Quoted text
Antonenko, P., Toy, S., & Niederhauser, D. (2012). Using cluster analysis for data mining in educational technology research. Educational Technology Research and Development, 60(3), 383-398.

Server log data from online learning environments can be analyzed to examine student behaviors, in terms of pages visited, length of time on a page, order of links clicked, and so on. This analysis is less cognitively taxing to the student than think aloud techniques and to the researcher since there is no coding of behaviors involved. Cluster analysis groups cases such that they are very similar within the cluster and dissimilar to other cases outside the cluster across target variables. It is related to factor analysis, where regression models are created based on a set of variables across cases, but in cluster analysis, cases are then grouped. Proximity indices (squared Euclidean distance or sum of the squared differences across variables) are calculated for every pair of cases. Squaring makes them all positive and accentuates the outliers. Various clustering algorithms are available to then group similar cases. Ward’s is a hierarchical clustering technique that combines cases one at a time from n clusters to 1 cluster and determines which minimizes the standard error, and is used when there is no preconceived idea about the likely number of clusters. Using k-means clustering, a non-hierarchical techniques, an empirical rationale for a predetermined number of clusters is tested. It may also be used when there is a large sample size in order to increase efficiency; if no empirical basis exists, the model is run on 3, 4, and 5 clusters. The method calculates k centroids and associates cases with the closest centroid, repeating until the standard error is minimized by allowing cases to move to a different centroid. It may also be possible to use two different kinds of techniques, for example, a Ward’s cluster analysis on a small sample followed by a k-means cluster analysis based on the findings from Ward’s. After determining the clusters, the characteristics of each cluster should be compared to ensure there is a meaningful difference among them and that there is a meaningful difference in the outcome based on their behaviors, since cluster analysis can find structures in data where none exists. ANOVA may then be used to determine for each cluster how much each variable contributes to variation in the dependent variable. It may be useful to use more than one technique and compare or average them, as different techniques may result in a variation in the results.

What to work on
[A] Answer these from the text on cluster analysis:
(i) What two effects does squaring have on the proximity indices?
(ii) When is Ward's technique used?
(iii) With k-means, what cluster counts is the model run on when no empirical basis exists?
[B] Copy the records verbatim from the line with "Assessing the photograph, what" through the end of the records.

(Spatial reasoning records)

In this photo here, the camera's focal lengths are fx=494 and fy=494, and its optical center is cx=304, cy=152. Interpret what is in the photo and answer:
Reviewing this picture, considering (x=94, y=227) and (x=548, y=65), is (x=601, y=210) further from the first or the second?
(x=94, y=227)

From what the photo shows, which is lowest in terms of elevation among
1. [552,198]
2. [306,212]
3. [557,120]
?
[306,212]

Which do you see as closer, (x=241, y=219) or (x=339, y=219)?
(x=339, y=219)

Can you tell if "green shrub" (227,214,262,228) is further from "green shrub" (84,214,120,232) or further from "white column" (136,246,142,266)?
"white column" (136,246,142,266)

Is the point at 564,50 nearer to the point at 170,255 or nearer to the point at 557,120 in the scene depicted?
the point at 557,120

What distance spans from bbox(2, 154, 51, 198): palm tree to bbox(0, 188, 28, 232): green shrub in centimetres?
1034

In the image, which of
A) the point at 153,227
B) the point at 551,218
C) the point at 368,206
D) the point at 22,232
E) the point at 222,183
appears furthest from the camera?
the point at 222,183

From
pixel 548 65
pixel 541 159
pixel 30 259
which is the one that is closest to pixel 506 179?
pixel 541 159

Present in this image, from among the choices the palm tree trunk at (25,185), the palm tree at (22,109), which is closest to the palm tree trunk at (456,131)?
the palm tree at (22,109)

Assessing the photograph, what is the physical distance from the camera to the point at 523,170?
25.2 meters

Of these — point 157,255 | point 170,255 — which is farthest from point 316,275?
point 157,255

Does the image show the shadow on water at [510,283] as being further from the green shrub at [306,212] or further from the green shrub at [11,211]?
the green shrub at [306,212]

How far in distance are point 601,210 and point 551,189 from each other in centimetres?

Results of the tasks
[A]
(i) It makes them all positive and accentuates the outliers.
(ii) When there is no preconceived idea about the likely number of clusters.
(iii) 3, 4, and 5 clusters.

[B]
Assessing the photograph, what is the physical distance from the camera to the point at 523,170?
25.2 meters

Of these — point 157,255 | point 170,255 — which is farthest from point 316,275?
point 157,255

Does the image show the shadow on water at [510,283] as being further from the green shrub at [306,212] or further from the green shrub at [11,211]?
the green shrub at [306,212]

How far in distance are point 601,210 and point 551,189 from each other in centimetres?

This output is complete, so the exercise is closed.